After approval from the Mayo Clinic IRB the prospective GPS database was queried for pts with DDX41-MT GPS. Germline confirmation was conducted on skin fibroblast-, or hair follicle-derived DNA. Somatic CH testing was conducted using a targeted NGS panel as previously described. Given the high frequency of variants of undetermined significance (VUS), comparisons were made between pathogenic (DDX41^path) and DDX41^VUS.

Results: We identified 106 pts with DDX41-MT-GPS, of which 83 (78%) met criteria for MN, 16 (15%) for CH/CCUS (clonal cytopenias of undetermined significance), while 7 (6%) were unaffected carriers.

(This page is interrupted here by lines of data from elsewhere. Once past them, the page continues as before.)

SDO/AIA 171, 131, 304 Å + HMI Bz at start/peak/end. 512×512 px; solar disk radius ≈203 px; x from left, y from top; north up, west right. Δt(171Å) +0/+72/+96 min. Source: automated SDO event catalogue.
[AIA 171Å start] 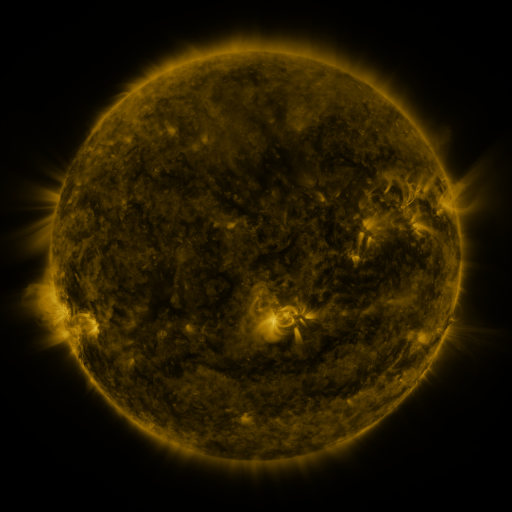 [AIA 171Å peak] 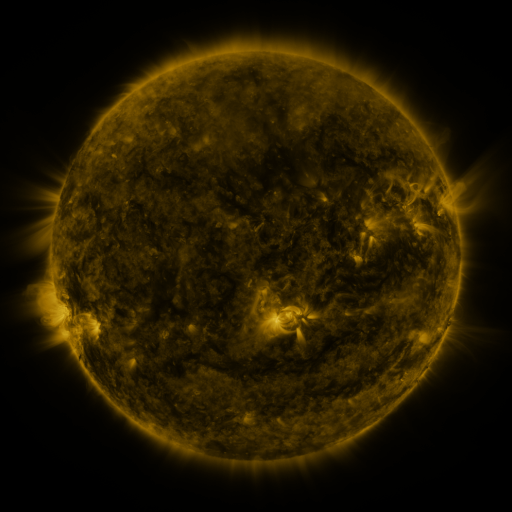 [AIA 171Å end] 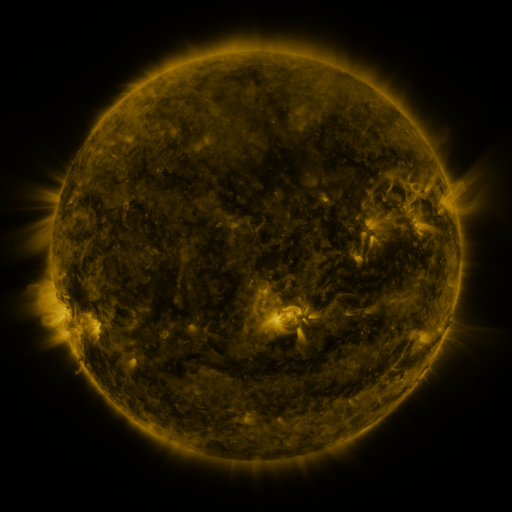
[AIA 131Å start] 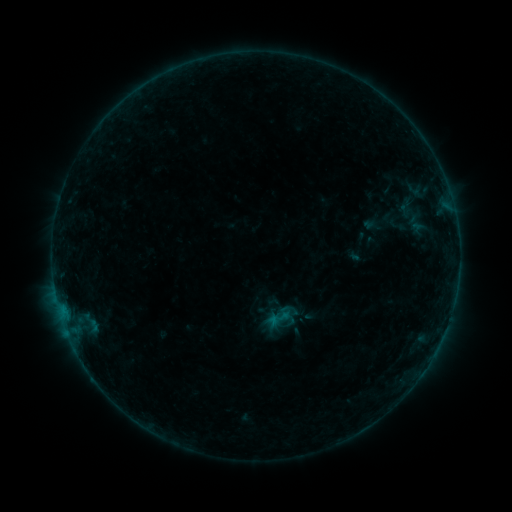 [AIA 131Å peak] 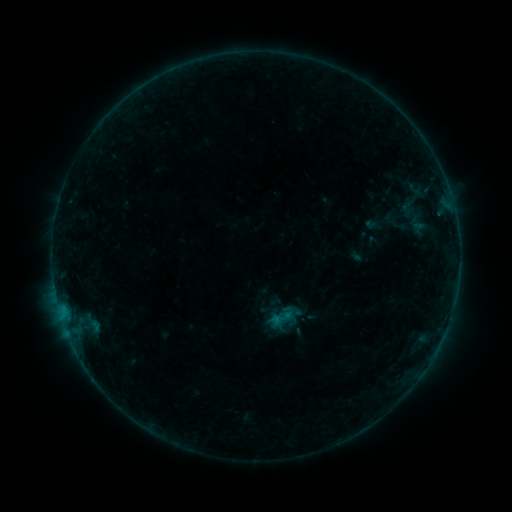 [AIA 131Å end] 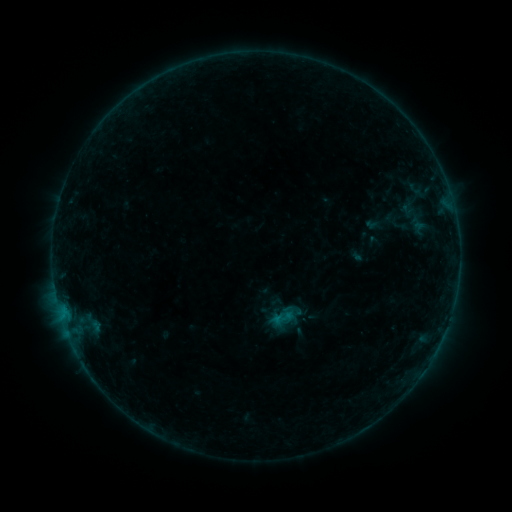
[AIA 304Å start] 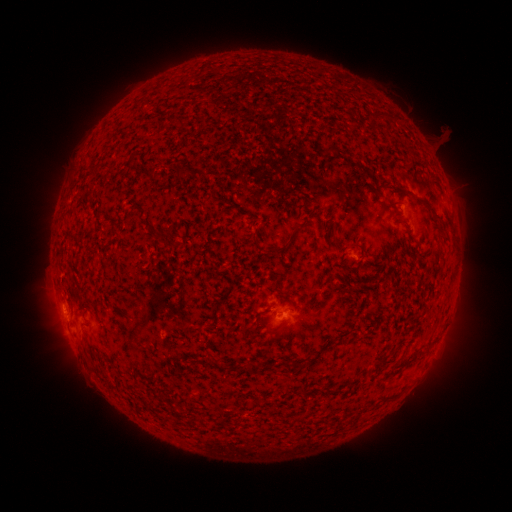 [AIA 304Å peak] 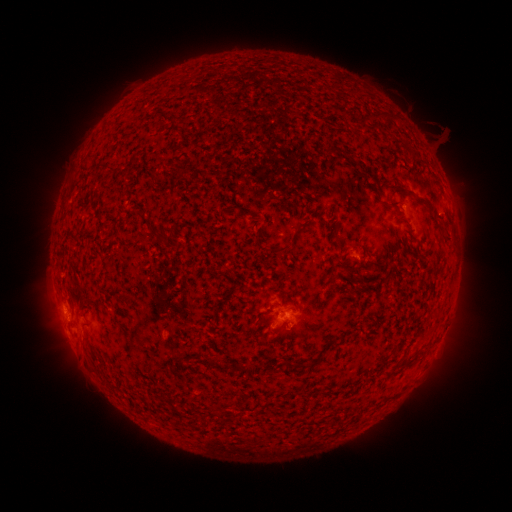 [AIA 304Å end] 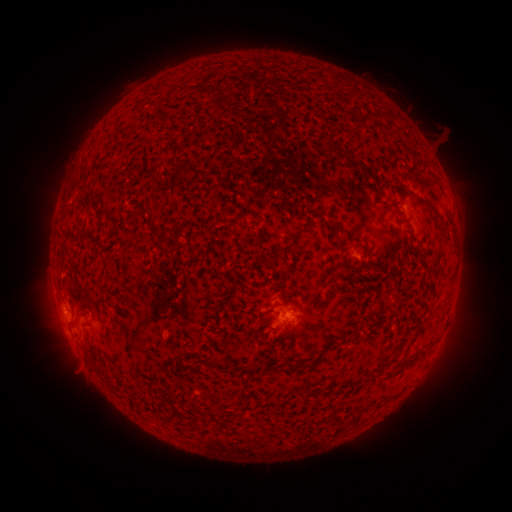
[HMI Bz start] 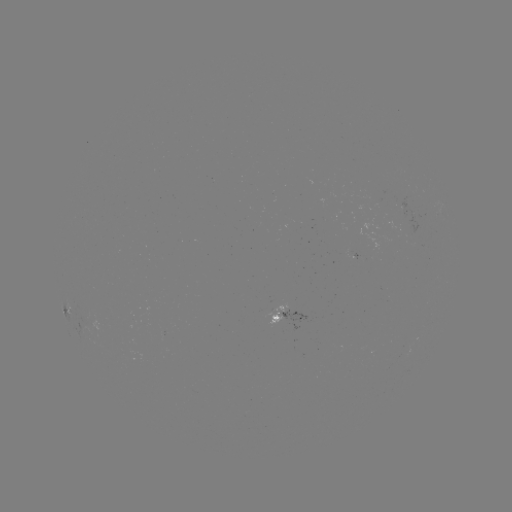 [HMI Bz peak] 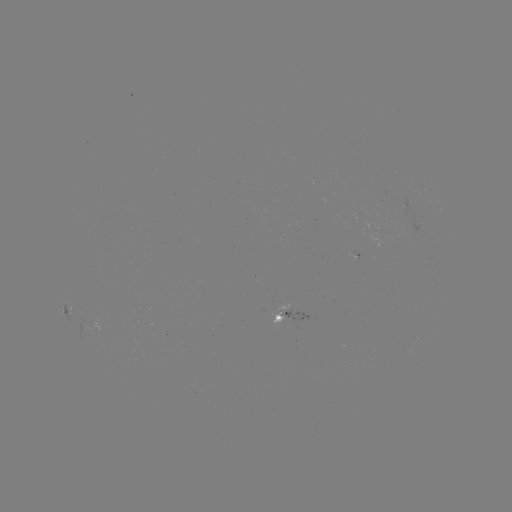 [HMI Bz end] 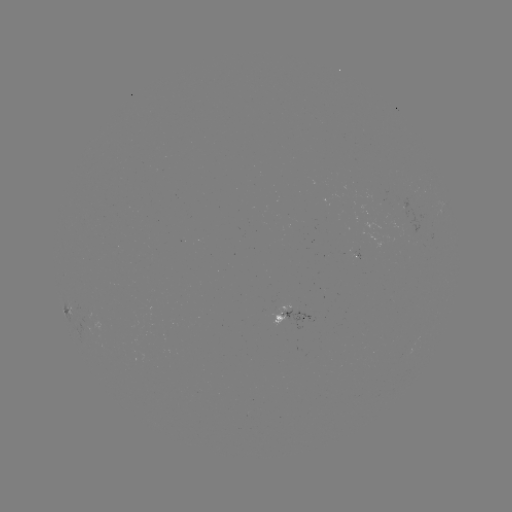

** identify emerging-flux region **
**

Somatic mosaicism in DDX41-GPS patients without MN

Sixteen DDX41-MT pts without MN met criteria for CH/CCUS (DDX41^path [n=4] and DDX41^VUS [n=12]; median age 69 years (yrs) (range [R], 19-78) (DDX41^path [69 yrs] and DDX41^VUS [67 yrs], p=0.85), with a male predilection (75%). Four (25%) pts had somatic DDX41 MT (R525H [n=3] and A376T [n=1]) with median variant allele frequency (VAF) 10.5% (R, 5-27); 2 (50%) pts with germline DDX41^path had R525H (VAF; 5% and 13%) and 1 (8%) pt each with germline DDX41^VUS had R525H (VAF 5%) and A376T (VAF 27%) somatic variants, respectively. Abnormal cytogenetics (CG) were observed in 2/13 evaluable (15%) pts ([+8 and del20q]) in the germline DDX41^path group only (p= 0.05). ARCH co-mutations were observed in 11 (69%) pts, not significantly (NS) different between DDX41^path (75%) and DDX41^VUS (75%), p= 0.66. Individual co-mutations: DNMT3A (25% vs 16%, p= > 0.99), ASXL1 (25% vs 8%, p=0.71), TET2 (25% vs 8%, p= >0.99), and JAK2 (0% vs 8%, p= >0.99) were NS different between the two groups.

Somatic mosaicism in DDX41-GPS patients with MN

Eight-three pts met criteria for MN (DDX41^path [n=43] and DDX41^VUS [n=40]; median age 67 yrs (range [R], 27-92), with a male predilection (58%). Fifty-four (65%) pts had MDS (DDX41^path [55%] and DDX41^VUS [45%], p=0.55) and 29 (35%) had AML (DDX41^path [41%] and DDX41^VUS [59%], p=0.65). Overall, 15 (18%) pts had somatic DDX41 MT; 12 (80%) pts with DDX41^path and 3 (20%) pts with DDX41^VUS (p= 0.003). The median VAF of somatic DDX41 MT was 12% (R, 5-37), NS different between DDX41^path (10.5%) and DDX41^VUS (12%) (p=0.08). The most common somatic DDX41 MT was R525H (66% [n=10]), significantly associated with DDX41^path (9/10 [90%]), p=0.01. ARCH was observed in 17 (20%) pts, significantly higher in DDX41^path (76%) compared to DDX41^VUS (24%), p= 0.03. Abnormal CG were observed in 10/73 evaluable (14%) pts (-Y [n=2], del 20 [n=3], del 5q [n=2], del 7q [n=1], t (3;8) [n=1] and complex CG [n=1]), higher in DDX41^path (70%) compared to DDX41^VUS (30%) with p value >0.99.

We compared the spectrum of CH between DDX41 MT CH/CCUS and MN pts (Table 1) and found no difference in the proportion of pts with somatic DDX41 MT (p= 0.52) and ARCH/myeloid MT (p= 0.56). The individual occurrences of DNMT3A (p= 0.49), ASXL1 (p= 0.71), TET2 (p=0.59), JAK2 (p>0.99) and TP53 (p= 0.56) mutations were NS different between the two groups (Figure 1).

Conclusion:

We define the somatic mosaic landscape in DDX41-MT GPS and demonstrate that somatic mutations involving the other allele, especially R525H, are seen in ~20% of pts (>80% of R525H present in MN). The frequency and composition of ARCH and myeloid driver mutations was lower than expected for the age of presentation, in comparison to de novo and secondary MDS/AML and occurred more frequently in DDX41^path compared to DDX41^VUS. Forty-two % (n=41), including 37% with MN, did not have somatic mosaicism, underscoring the fact that mechanisms of leukemia progression remain to be defined in subsets of affected pts.